Findings: 274,764 (8·1%) of 3,376,187 veterans had a rapid decline in kidney function (decrease in slope of >5 mL/min per 1·73 m(2)). The lowest risk for loss of kidney function was noted in patients with BMI of at least 25 kg/m(2) but less than 30 kg/m(2). A generally consistent U-shaped association was noted between BMI and rapid loss of kidney function that was more prominent with increasing age, except in the patients younger than 40 years, in whom BMI did not seem to be predictive of renal function impairment. 672,341 veterans died (28·7 per 1000 patient-years, 95% CI 28·6-28·7) over a median follow-up of 6·8 years (IQR 6·5-7·7).

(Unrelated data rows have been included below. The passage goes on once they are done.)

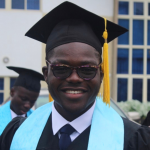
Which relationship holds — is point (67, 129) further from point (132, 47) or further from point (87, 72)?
point (132, 47)

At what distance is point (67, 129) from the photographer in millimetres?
1974

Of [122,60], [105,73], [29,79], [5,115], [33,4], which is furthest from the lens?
[122,60]

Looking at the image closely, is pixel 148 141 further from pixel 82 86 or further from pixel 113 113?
pixel 82 86

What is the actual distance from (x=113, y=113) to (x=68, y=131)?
0.41m

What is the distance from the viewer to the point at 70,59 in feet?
6.06

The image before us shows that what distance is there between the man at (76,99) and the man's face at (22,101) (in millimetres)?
1522

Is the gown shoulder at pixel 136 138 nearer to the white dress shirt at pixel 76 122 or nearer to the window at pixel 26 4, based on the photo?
the white dress shirt at pixel 76 122

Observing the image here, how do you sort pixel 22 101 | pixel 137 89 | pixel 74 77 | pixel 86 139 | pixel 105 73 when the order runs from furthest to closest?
pixel 137 89, pixel 22 101, pixel 105 73, pixel 86 139, pixel 74 77

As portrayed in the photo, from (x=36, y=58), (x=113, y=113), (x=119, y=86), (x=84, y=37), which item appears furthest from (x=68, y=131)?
(x=119, y=86)

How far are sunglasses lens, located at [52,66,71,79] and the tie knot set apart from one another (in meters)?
0.37

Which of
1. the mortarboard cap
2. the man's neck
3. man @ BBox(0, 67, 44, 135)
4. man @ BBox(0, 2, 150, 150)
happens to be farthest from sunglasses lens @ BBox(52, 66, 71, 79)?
man @ BBox(0, 67, 44, 135)

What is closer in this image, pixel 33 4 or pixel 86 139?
pixel 86 139

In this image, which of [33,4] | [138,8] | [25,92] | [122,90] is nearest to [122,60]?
[122,90]

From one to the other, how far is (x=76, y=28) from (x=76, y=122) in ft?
2.21
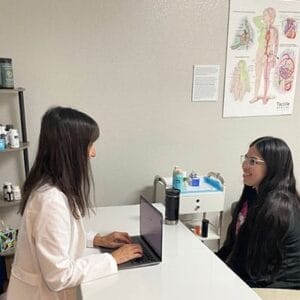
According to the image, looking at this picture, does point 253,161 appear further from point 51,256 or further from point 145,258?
point 51,256

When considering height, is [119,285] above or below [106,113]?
below

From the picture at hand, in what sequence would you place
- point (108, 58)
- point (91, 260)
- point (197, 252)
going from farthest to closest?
point (108, 58) < point (197, 252) < point (91, 260)

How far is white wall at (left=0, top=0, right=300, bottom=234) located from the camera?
2238 mm

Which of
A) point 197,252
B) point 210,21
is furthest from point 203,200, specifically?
point 210,21

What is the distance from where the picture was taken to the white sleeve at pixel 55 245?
117 centimetres

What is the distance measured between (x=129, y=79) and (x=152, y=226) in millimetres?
1220

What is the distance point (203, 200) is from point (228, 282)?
1.05m

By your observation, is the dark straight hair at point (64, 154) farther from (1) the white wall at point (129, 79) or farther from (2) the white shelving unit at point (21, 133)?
(1) the white wall at point (129, 79)

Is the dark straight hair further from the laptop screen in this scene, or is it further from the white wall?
the white wall

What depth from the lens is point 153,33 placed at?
2.41m

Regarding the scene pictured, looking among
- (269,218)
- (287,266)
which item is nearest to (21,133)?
(269,218)

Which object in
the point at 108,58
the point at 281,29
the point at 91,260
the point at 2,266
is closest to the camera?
the point at 91,260

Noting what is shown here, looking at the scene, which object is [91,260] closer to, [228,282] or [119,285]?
[119,285]

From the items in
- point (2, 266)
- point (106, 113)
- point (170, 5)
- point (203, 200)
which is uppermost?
point (170, 5)
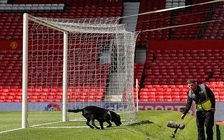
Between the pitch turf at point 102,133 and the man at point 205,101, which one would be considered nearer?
the pitch turf at point 102,133

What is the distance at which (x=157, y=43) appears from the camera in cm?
3544

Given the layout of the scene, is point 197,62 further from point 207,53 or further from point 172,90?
point 172,90

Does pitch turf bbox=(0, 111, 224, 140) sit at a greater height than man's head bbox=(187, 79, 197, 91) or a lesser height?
lesser

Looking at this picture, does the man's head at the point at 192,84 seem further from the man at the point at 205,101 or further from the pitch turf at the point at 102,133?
the pitch turf at the point at 102,133

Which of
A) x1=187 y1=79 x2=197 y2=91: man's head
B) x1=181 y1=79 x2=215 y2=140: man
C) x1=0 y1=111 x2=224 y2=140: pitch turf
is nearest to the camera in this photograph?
x1=0 y1=111 x2=224 y2=140: pitch turf

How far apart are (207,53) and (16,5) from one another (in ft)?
48.0

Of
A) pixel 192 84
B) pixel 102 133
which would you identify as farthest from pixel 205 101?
pixel 102 133

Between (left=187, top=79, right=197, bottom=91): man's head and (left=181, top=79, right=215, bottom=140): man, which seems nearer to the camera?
(left=187, top=79, right=197, bottom=91): man's head

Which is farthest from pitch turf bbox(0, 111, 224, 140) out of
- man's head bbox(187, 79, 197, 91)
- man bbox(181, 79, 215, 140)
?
man's head bbox(187, 79, 197, 91)

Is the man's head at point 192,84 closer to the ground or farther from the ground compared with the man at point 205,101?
farther from the ground

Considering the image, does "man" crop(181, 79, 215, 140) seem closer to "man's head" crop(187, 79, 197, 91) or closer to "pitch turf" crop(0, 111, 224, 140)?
"man's head" crop(187, 79, 197, 91)

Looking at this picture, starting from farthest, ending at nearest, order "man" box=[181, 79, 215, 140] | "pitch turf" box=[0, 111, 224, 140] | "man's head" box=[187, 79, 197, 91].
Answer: "man" box=[181, 79, 215, 140]
"man's head" box=[187, 79, 197, 91]
"pitch turf" box=[0, 111, 224, 140]

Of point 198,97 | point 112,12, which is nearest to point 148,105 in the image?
point 112,12

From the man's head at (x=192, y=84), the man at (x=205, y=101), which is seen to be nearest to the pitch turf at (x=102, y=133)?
the man at (x=205, y=101)
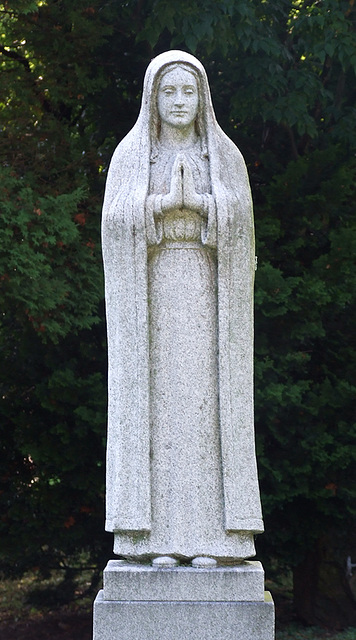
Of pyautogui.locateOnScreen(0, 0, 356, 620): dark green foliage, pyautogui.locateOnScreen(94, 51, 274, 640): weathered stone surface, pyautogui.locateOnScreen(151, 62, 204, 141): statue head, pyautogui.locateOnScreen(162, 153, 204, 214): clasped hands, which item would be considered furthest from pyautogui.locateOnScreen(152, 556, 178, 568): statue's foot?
pyautogui.locateOnScreen(0, 0, 356, 620): dark green foliage

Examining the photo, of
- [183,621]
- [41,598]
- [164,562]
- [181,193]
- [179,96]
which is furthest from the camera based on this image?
[41,598]

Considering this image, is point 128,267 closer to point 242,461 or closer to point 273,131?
point 242,461

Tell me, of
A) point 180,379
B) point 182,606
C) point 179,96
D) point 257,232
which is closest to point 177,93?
point 179,96

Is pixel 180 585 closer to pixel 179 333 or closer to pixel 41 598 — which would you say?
pixel 179 333

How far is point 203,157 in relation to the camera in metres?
5.51

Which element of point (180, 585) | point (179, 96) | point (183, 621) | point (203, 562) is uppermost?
point (179, 96)

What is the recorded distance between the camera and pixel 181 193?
5281mm

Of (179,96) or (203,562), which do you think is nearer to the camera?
(203,562)

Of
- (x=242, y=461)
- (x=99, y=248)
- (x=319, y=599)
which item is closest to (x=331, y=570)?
(x=319, y=599)

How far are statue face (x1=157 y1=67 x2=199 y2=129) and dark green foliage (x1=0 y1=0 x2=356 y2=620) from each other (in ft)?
11.0

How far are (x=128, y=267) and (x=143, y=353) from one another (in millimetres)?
478

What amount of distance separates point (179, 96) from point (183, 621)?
9.16 ft

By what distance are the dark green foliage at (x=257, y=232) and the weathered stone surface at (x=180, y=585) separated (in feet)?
13.2

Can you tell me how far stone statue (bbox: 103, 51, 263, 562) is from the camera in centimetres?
521
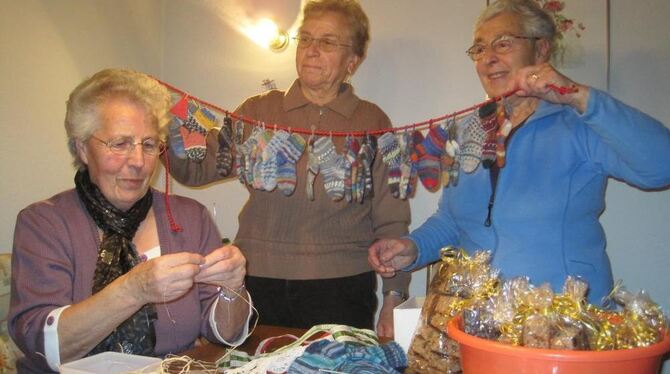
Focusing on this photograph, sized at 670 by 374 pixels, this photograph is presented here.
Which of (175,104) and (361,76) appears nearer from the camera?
(175,104)

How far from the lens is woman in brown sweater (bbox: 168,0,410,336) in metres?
2.13

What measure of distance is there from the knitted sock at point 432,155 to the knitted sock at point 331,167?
0.90 ft

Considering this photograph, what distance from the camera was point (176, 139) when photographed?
6.25ft

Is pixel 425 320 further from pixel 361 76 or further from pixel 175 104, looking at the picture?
pixel 361 76

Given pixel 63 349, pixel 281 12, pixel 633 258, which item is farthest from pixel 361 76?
pixel 63 349

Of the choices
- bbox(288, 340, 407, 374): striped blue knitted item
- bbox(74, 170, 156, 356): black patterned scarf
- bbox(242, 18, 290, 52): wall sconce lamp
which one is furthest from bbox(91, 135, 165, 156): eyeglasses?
bbox(242, 18, 290, 52): wall sconce lamp

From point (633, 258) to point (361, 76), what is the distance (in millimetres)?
1439

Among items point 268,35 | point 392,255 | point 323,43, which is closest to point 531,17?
point 323,43

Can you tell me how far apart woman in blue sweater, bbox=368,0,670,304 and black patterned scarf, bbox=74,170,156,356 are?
703mm

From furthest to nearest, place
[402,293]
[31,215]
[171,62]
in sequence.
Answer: [171,62]
[402,293]
[31,215]

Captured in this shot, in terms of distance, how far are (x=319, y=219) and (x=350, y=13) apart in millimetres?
767

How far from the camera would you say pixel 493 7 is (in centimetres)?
184

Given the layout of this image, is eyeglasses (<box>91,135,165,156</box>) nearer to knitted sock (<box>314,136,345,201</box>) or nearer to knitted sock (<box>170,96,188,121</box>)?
knitted sock (<box>170,96,188,121</box>)

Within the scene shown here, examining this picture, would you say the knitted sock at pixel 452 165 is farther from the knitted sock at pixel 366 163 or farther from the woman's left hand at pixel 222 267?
the woman's left hand at pixel 222 267
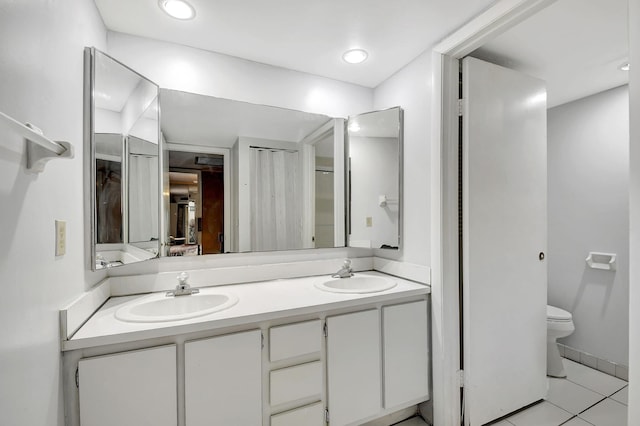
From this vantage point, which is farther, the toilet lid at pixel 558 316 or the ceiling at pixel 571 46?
the toilet lid at pixel 558 316

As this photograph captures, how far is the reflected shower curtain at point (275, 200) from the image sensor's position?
6.23 ft

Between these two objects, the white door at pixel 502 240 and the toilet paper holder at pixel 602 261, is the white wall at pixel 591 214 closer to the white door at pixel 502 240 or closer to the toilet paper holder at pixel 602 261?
the toilet paper holder at pixel 602 261

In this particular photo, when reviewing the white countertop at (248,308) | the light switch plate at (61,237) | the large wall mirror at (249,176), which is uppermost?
the large wall mirror at (249,176)

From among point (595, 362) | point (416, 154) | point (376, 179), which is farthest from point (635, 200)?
point (595, 362)

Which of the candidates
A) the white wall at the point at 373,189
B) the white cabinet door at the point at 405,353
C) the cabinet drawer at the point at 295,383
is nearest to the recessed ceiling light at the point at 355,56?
the white wall at the point at 373,189

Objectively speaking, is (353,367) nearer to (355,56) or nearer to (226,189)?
(226,189)

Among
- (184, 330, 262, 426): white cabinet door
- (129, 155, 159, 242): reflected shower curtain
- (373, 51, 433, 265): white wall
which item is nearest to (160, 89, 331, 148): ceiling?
(129, 155, 159, 242): reflected shower curtain

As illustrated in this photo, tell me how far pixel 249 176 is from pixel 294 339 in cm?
102

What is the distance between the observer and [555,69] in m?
2.00

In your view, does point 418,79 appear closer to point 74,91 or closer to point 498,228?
point 498,228

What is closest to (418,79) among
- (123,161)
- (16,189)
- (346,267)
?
(346,267)

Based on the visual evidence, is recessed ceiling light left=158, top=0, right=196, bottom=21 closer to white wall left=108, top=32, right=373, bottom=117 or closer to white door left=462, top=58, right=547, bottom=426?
white wall left=108, top=32, right=373, bottom=117

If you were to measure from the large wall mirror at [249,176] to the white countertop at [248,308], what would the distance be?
1.00 ft

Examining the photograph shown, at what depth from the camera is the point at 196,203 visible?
1.77 metres
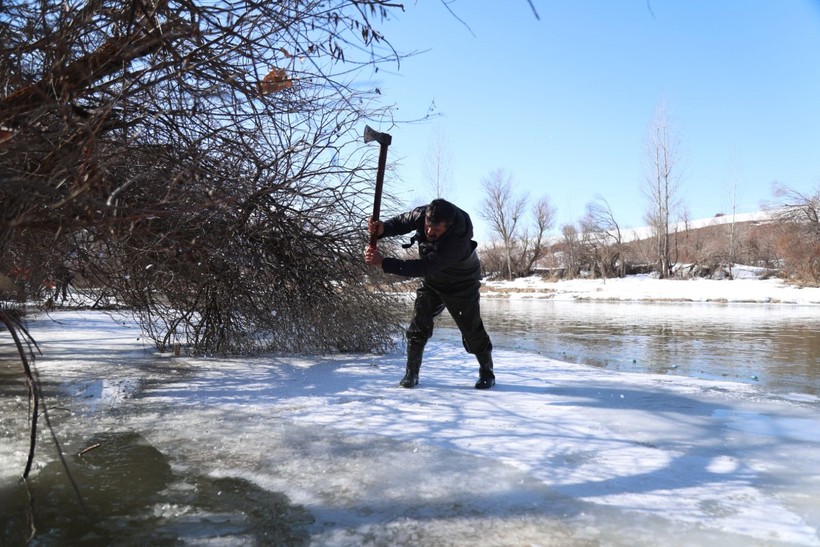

BMI also showed a U-shaped association with mortality, which was similar in all age groups.

Interpretation: A BMI of 30 kg/m(2) or more is associated with rapid loss of kidney function in patients with eGFR of at least 60 mL/min per 1·73 m(2), and this association is accentuated in older patients. A BMI of 35 kg/m(2) or more is also associated with high mortality. A BMI of at least 25 kg/m(2) but less than 30 kg/m(2) is associated with the best clinical outcomes.

Funding: National Institute of Health, Memphis VA Medical Center, Long Beach VA Healthcare System, Department of Veterans Affairs, Veterans Health Administration, Office of Research and Development, Health Services Research and Development, and VA Information Resource Center.

Conflict of interest statement

CONFLICT OF INTEREST STATEMENT

The other authors report no relevant conflicts of interest.

Figures

Figure 1
Figure 1
Multivariable adjusted odds ratios (95% confidence intervals) of steeper slopes of estimated GFR vs. time (defined as slopes <−5 ml/min/1.73m2/year), associated with various BMI-age joint categories in logistic regression models. Model adjusted for gender, race, baseline eGFR, marital and income status, comorbidities, and medications except for diabetes mellitus and baseline blood pressure. Patients with BMI <20 kg/m2 and age <40yrs served as referent.
Figure 2
Figure 2
Multivariable adjusted log-transformed hazard ratios (95% confidence intervals) of all-cause mortality associated with various BMI-age joint categories in Cox models. Model adjusted for gender, race, baseline eGFR, marital and income status, comorbidities, and medications except for diabetes mellitus and baseline blood pressure. Patients with BMI <20 kg/m2 and age <40yrs served as referent.
Figure 3
Figure 3
Multivariable adjusted odds ratios (95% confidence intervals) of steeper slopes of estimated GFR vs. time (defined as slopes <−5 ml/min/1.73m2/year), associated with various BMI-age joint categories in logistic regression models in subjects with Charlson comorbdity index of 0. Model adjusted for gender, race, baseline eGFR, marital and income status, comorbidities, and medications except for diabetes mellitus and baseline blood pressure. Patients with BMI <20 kg/m2 and age <40yrs served as referent.